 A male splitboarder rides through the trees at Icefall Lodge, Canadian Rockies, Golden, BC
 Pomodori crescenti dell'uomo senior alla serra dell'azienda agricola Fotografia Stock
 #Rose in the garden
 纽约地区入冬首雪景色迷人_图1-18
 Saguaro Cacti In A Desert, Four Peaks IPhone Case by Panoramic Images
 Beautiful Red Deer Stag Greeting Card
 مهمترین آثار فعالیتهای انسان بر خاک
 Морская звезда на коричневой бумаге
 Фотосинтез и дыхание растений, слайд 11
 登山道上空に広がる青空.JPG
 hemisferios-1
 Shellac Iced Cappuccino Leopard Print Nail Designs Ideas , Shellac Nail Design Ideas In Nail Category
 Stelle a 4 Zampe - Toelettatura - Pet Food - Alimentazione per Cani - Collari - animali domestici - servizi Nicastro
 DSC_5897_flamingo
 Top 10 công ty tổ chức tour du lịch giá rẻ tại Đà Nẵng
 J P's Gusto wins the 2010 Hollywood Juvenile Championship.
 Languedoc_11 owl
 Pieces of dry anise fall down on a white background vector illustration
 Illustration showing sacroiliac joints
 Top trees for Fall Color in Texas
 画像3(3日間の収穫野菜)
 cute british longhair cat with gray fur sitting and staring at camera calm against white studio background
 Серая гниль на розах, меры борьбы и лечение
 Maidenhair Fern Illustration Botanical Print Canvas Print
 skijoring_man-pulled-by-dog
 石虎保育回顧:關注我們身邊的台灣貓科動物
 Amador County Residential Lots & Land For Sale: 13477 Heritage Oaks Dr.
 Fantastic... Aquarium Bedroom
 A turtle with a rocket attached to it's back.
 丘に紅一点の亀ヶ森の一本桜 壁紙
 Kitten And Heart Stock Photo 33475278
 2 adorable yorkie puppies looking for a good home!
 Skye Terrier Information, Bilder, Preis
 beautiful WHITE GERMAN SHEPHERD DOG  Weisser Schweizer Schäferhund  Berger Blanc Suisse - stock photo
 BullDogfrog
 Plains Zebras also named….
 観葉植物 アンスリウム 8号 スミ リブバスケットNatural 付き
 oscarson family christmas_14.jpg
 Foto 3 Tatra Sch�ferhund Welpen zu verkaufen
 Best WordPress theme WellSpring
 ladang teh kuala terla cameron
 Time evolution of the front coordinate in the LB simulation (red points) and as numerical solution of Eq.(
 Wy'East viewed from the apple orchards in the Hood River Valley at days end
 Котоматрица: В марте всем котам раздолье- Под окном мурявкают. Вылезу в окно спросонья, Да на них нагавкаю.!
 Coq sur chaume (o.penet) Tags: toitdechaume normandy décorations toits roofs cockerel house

——————

Prompt:
Write out again, exactly, the lines from the start of the entries up to and including the one with "Languedoc_11 owl". Nothing else belongs in the reply.

Exercise solution:
 A male splitboarder rides through the trees at Icefall Lodge, Canadian Rockies, Golden, BC
 Pomodori crescenti dell'uomo senior alla serra dell'azienda agricola Fotografia Stock
 #Rose in the garden
 纽约地区入冬首雪景色迷人_图1-18
 Saguaro Cacti In A Desert, Four Peaks IPhone Case by Panoramic Images
 Beautiful Red Deer Stag Greeting Card
 مهمترین آثار فعالیتهای انسان بر خاک
 Морская звезда на коричневой бумаге
 Фотосинтез и дыхание растений, слайд 11
 登山道上空に広がる青空.JPG
 hemisferios-1
 Shellac Iced Cappuccino Leopard Print Nail Designs Ideas , Shellac Nail Design Ideas In Nail Category
 Stelle a 4 Zampe - Toelettatura - Pet Food - Alimentazione per Cani - Collari - animali domestici - servizi Nicastro
 DSC_5897_flamingo
 Top 10 công ty tổ chức tour du lịch giá rẻ tại Đà Nẵng
 J P's Gusto wins the 2010 Hollywood Juvenile Championship.
 Languedoc_11 owl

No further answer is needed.